While the vendor management team is conducting due diligence and more in-depth evaluation, factories are rated for pre-defined parameters and standards, which will then inform the development of contractual SLAs.
Transparency and Traceability
Traceability and transparency are critical components of accountability to stakeholders and customers. Companies that invest in a supply chain compliance system can hold material suppliers accountable by tracking all components’ origin. This traceability level allows companies to measure sustainability and environmental standards, mitigate risks involved in the production of certain products, and then choose how and where to expose this information to internal and external stakeholders. This information will result in better cost controls and an increase in customer lifetime value.
Establishing Protocols and Controls
Accountability also requires the development of well-thought-out strategies for handling disruptions and other issues. It is essential to involve key players such as internal stakeholders, suppliers, and logistics partners to ensure that procedures and responses are clearly stated and are effective. Protocols and controls can vary between direct and indirect suppliers, so it is crucial to understand standard processes, defining parameters that can be monitored, identifying individuals within each organization responsible for specific functions, and standard timelines to be followed.
It is equally important to establish controls to have real-time supply chain tracking and proactive notifications in the event of non-conformity to parameters such as timelines, quality control inspections, and short shipment of orders.
Management of Non-Compliance
Supply chain executives can then react quickly to resolve such issues while maintaining original deadlines and cost control.
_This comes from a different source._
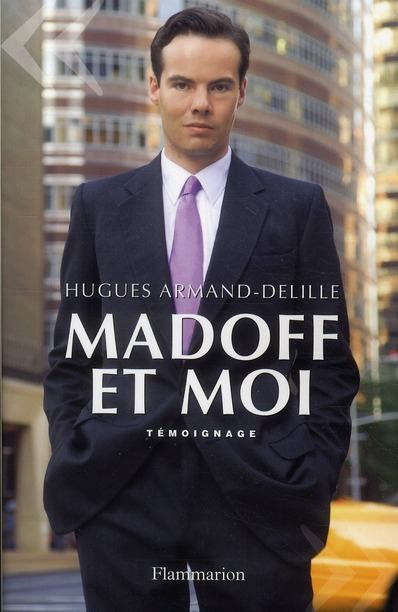Madoff et moi ; témoignage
Depending on the severity of the non-compliance, the supplier’s degree of culpability for the action, and the supplier’s commitment and capability to adjust and correct internal processes, suspension or exclusion of that supplier may be warranted.
When non-compliant suppliers are suspended, supply chain managers can then engage with them to develop, implement, and monitor a time-bound implementation plan to achieve compliance, including necessary remediation.
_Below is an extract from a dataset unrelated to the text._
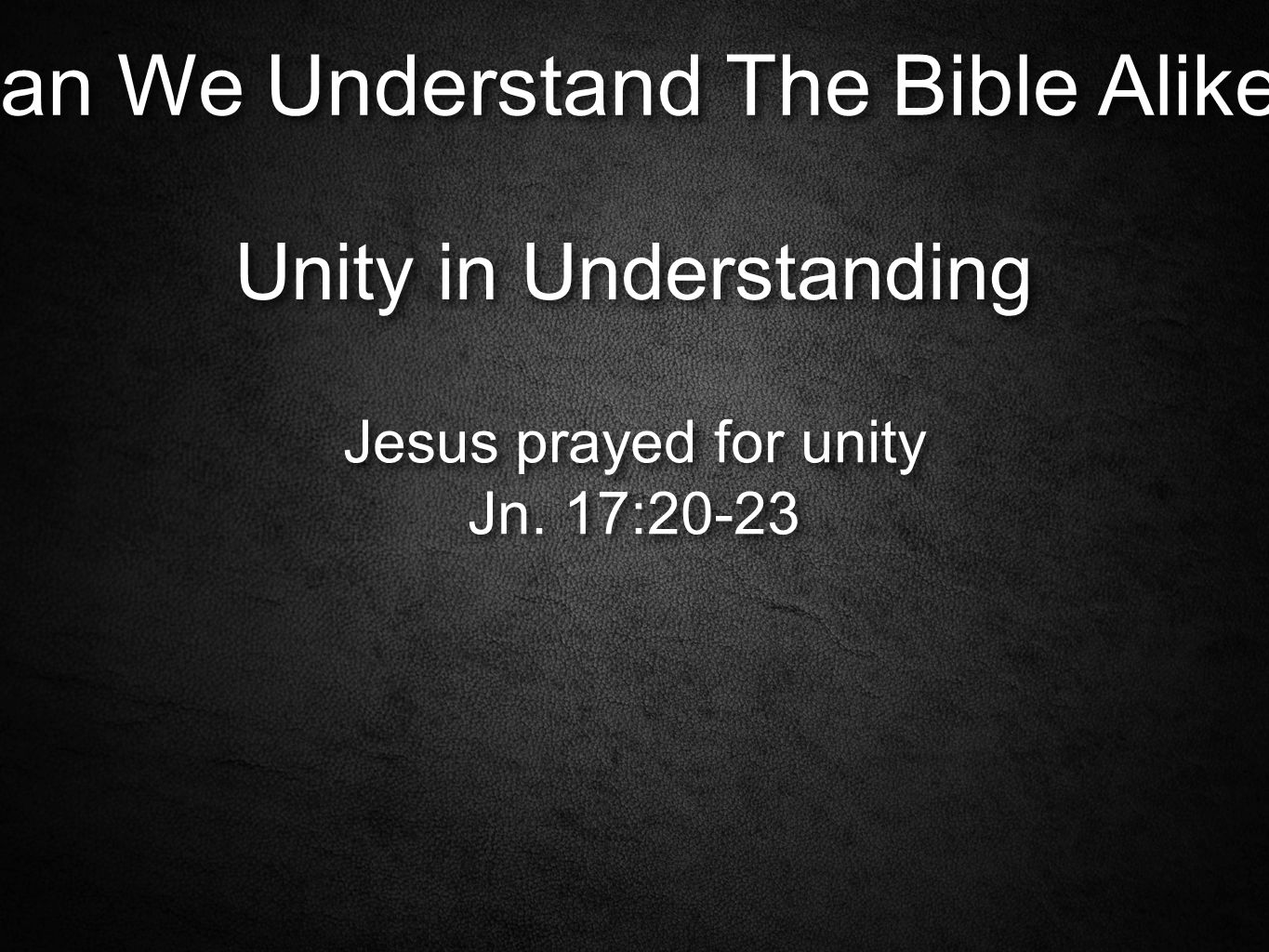 Can We Understand The Bible Alike. Unity in Understanding Jesus prayed for unity Jn.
Supply Chain Optimization and Cost Controls
By generating reports that provide an audit trail and measure adherence to protocols and SLAs such as timelines, cost targets, and quality control, companies can then harness the data to optimize their vendor base further, supply chain operations, and processes. Implementation of contractual penalties for non-adherence to standards can help reduce costs for all functions: raw materials and components, manufacturing services, and logistics and transportation. This data is also helpful when negotiating contract renewals- the ability to implement better controls, financial penalties, and expanded SLAs will improve efficiencies, cost savings, service levels, and better production quality.